Under the circumstances before us, we find a need to remand. To illustrate, appellate counsel avers he was ineffective for not securing a transcription of the March 5th guilty plea until after the first PCHA hearing. If he had done so, counsel argues, he could have submitted to the lower court evidence of guilty plea counsel's ineffectiveness for not objecting to a colloquy that lacked a factual basis and that "failed to inform the [appellant] that a jury would be chosen from members of the community, that he would have a right to participate in the selection of the jury, that the verdict of the jury would have to be unanimous and that they would have to be satisfied beyond a reasonable doubt of his guilt." (Appellant's Brief at 29-30); see Commonwealth v. Willis, 492 Pa. 310, 311, 424 A.2d 876, 877 (1981) (it is incumbent upon new counsel to review completely the stewardship of his predecessor and all arguable instances of ineffective assistance, whether or not on the trial record, and raise it at the first opportunity); Commonwealth v. Alberts, 285 Pa. Super. 10, 13, 426 A.2d 678, 680 (1981) (semble); see also Commonwealth v. Crowther, 241 Pa. Super. 446, 448, 361 A.2d 861, 862 (1976).

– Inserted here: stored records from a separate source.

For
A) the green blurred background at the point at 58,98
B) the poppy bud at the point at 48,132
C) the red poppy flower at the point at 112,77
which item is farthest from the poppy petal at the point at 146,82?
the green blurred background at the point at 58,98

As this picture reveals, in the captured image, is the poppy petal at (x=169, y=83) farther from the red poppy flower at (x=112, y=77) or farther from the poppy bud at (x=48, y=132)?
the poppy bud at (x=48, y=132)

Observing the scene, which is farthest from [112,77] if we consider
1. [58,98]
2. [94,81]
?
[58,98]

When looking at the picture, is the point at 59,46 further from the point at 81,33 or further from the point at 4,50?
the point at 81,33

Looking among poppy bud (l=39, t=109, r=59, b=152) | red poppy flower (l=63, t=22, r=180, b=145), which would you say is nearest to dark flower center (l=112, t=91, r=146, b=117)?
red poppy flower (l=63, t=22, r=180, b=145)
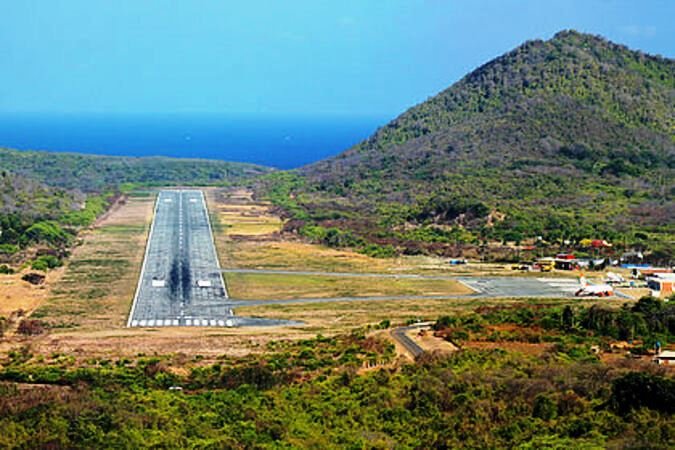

Our Supreme Court, with regard to the claim of ineffectiveness when advanced by counsel who is alleged to have been ineffective, has said:
"While this Court will entertain a claim of ineffective assistance of counsel on appeal by the same attorney who served as trial counsel if reversible error is apparent on
[ 295 Pa. Super. Page 522]
the record before us, we will not reject such a claim without a remand for appointment of new counsel." (Emphasis added) Commonwealth v. Fox, supra, 476 Pa. at 479, 383 A.2d at 201.
Applying the Fox analysis, we cannot say reversible error is apparent in the present record. See, e.g., Commonwealth v. Miller, 495 Pa. 177, 433 A.2d 1 (1981); Commonwealth v. Weiss, 289 Pa. Super. 9, 432 A.2d 1020 (1981). Accordingly, we remand to the trial court to permit appellant, if he desires, to select new counsel, not associated with appellate counsel, to represent him on the issue of ineffectiveness of appellate counsel and any other issue properly preserved for appellate review.*fn6 Commonwealth v. Patrick, 477 Pa. 284, 383 A.2d 935 (1978); Commonwealth v. Fox, supra. If eligible, appellant may instead request the court to appoint new counsel for this purpose.
Order reversed and the case is remanded for proceedings consistent with this Opinion.